For Cartesi's design to work, this implementation must have the exact transition function as the off-chain Cartesi RISC-V Emulator, meaning that if given the same initial state (s[i]) both implementation's step functions should reach a bit by bit consistent state s[i + 1].

Since the cost of storing a full Cartesi Machine state within the blockchain is prohibitive, all machine states are represented in the blockchain as cryptographic hashes. The contents of those states and memory represented by those hashes are only known off-chain.

Cartesi uses Merkle tree operations and properties to ensure that the blockchain has the ability to correctly verify a state transition without having full state-access. However, the RISC-V Solidity emulator abstracts these operations away and acts as if it knows the full contents of a machine state - it uses the Memory Manager interface to fetch or write any necessary words to memory.

Memory Manager

The memory manager contract is consumed by the RISC-V Solidity emulator as if the entire state content was available - since the off and on-chain emulators match down to the order in which accesses are logged. When a dispute arises, Alice sends her off-chain state access log referent to the disagreement step to the MemoryManager contract, which will guide the execution of a Step (i.e state transition function).

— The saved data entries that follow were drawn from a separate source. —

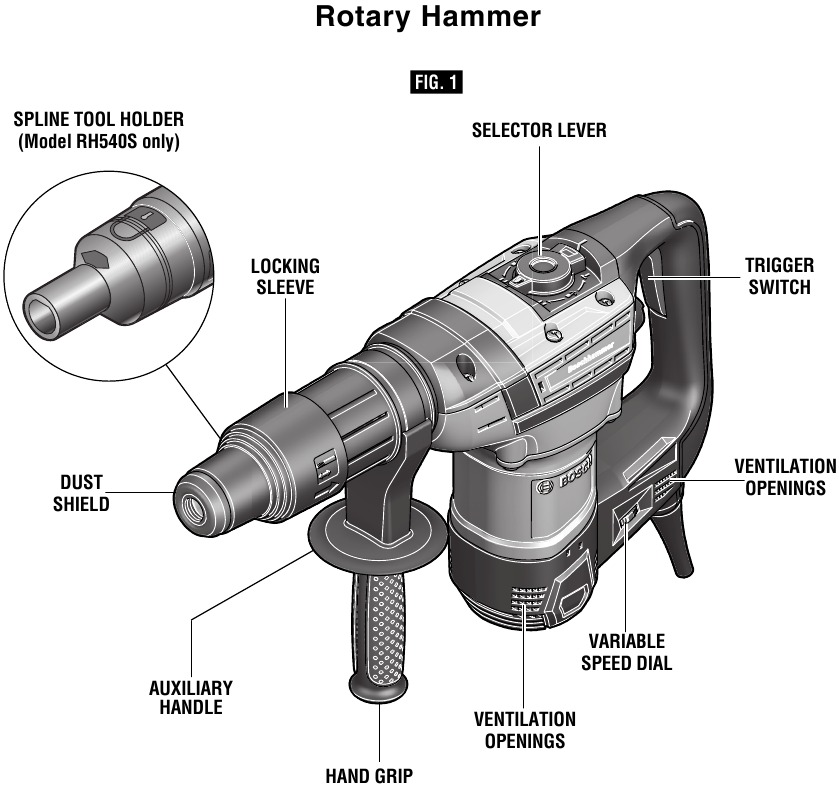 Rotary Hammer

FIG. 1

SPLINE TOOL HOLDER
(Model RH540S only)

SELECTOR LEVER

LOCKING SLEEVE

TRIGGER SWITCH

DUST SHIELD

BOSCH

VENTILATION OPENINGS

VARIABLE SPEED DIAL

AUXILIARY HANDLE

VENTILATION OPENINGS

HAND GRIP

The MemoryManager contract offers the RISC-V Solidity emulator a very simple interface that consists of:

• read - reads a word in a specific address.
• write - writes a word in a specific address.
• finishReplayPhase - signals that the Step has completed.

It also makes sure that all accesses performed by the Step function match the ones provided by Alice and are consistent with the Merkle proofs provided by her. If that is not the case, Alice loses the dispute.

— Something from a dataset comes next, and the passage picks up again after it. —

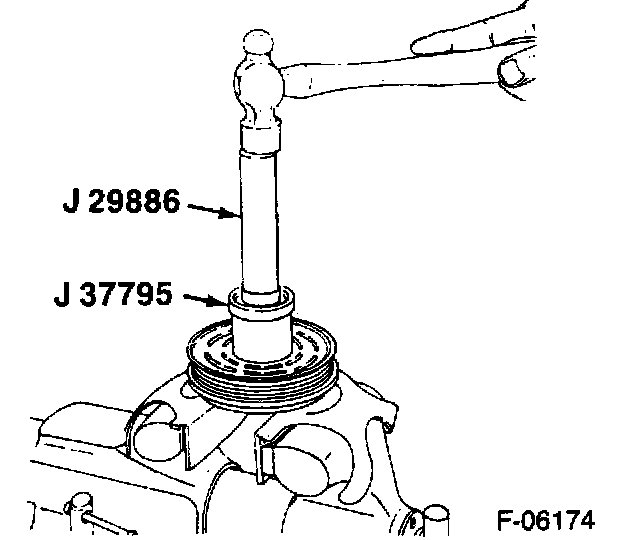 J 29886

J 37795

F-06174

The real Memory Manager contract can be found at Arbitration DLib. In the present repo we have a MockMemoryManager, that still offers the same interface and makes sure all the proofs are consistent - but it doesn't comply with the Verification Game requirements. It should not be used in production, it doesn't include security measures, it doesn't provide access control and so on. The MockMemoryManager is meant to be used for testing purposes, so that the state transition function can be tested without the need to play a full mock verification game.

Step function

Step is the previously mentioned state transition function, it is meant to take the machine from state s[i] to state[i + 1], using the memory manager as an assistant. The step function receives a MemoryManager index - which should have been populated with the access log generated by the emulator off-chain and returns an Exit code signaling the result of its execution.

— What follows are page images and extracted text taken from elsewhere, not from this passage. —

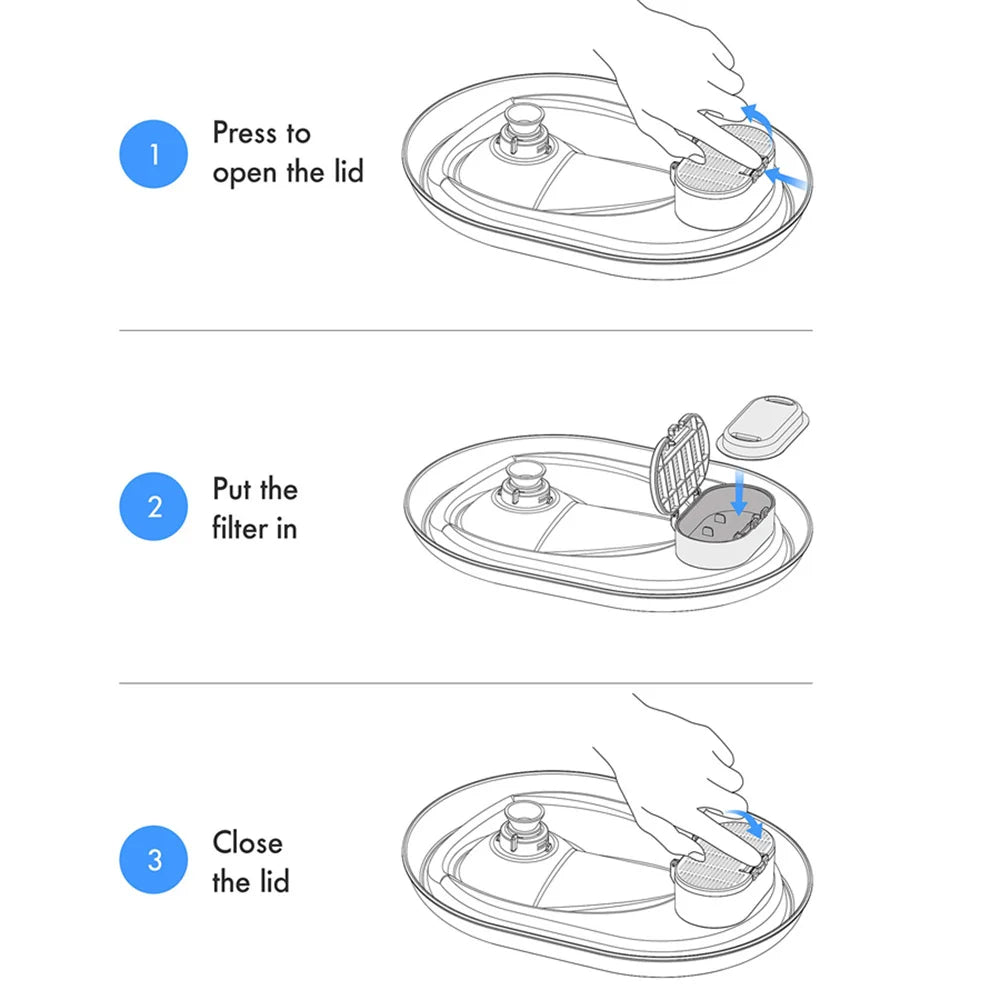 1

Press to open the lid

2

Put the filter in

3

Close the lid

The Step execution usually consists of the following steps:

• Check if machine is halted.
• If not, raise the highest priority interrupt (if there is any to be raised).
• Fetch instruction.
• If Fetch was successful, tries to execute that instruction.
• If Execute was successful updates the number of retired instructions.
• Updated the mcycle.
• End Step.

During a Step execution, every necessary read or write (be it to memory, registers etc) is processed and verified by the MemoryManager at the index provided in the function call.

Memory Interactor

The Memory Interactor contract is the middleman between the Step and the Memory Manager contracts. It's constructor must receive Memory Manager's address in order to operate on the correct deployed version. The Memory Interactor is responible for correcting the endianess of the information available in Memory Manager. The endianess swap is necessary because RiscV treats its memory as little-endian while EVM uses big-endian order. The contract is also used to help step take care of partial reads and writes to memory, since Memory Manager only knows how to deal with entire words(64 bits).

Getting Started

Install

Install dependencies and build:

yarn

Having a node listening to 8545, you can deploy using:

yarn deploy

Run tests

Run step tests with docker:

docker build . -t cartesi/step-test -f Dockerfile.step

docker run cartesi/step-test

Run ram tests with docker:

docker build . -t cartesi/ram-test -f Dockerfile.ram

docker run cartesi/ram-test

Build main test docker image with aleth:

docker build . -t cartesi/test

Run step test with docker + aleth:

docker run cartesi/test

Run sequence test with all files:

docker run -v <hostpath>:/usr/src/app/proofs/ --entrypoint ./machine-test cartesi/test sequence --network Istanbul --contracts-config sequence_contracts.json

Run sequence test with standard input:

cat <jsonfile> | docker run -i --entrypoint ./machine-test cartesi/test sequence --network Istanbul --contracts-config sequence_contracts.json --cin

Contributing

Thank you for your interest in Cartesi! Head over to our Contributing Guidelines for instructions on how to sign our Contributors Agreement and get started with Cartesi!

Please note we have a Code of Conduct, please follow it in all your interactions with the project.

Authors

• Felipe Argento

License

The machine-solidity-step repository and all contributions are licensed under APACHE 2.0. Please review our LICENSE file.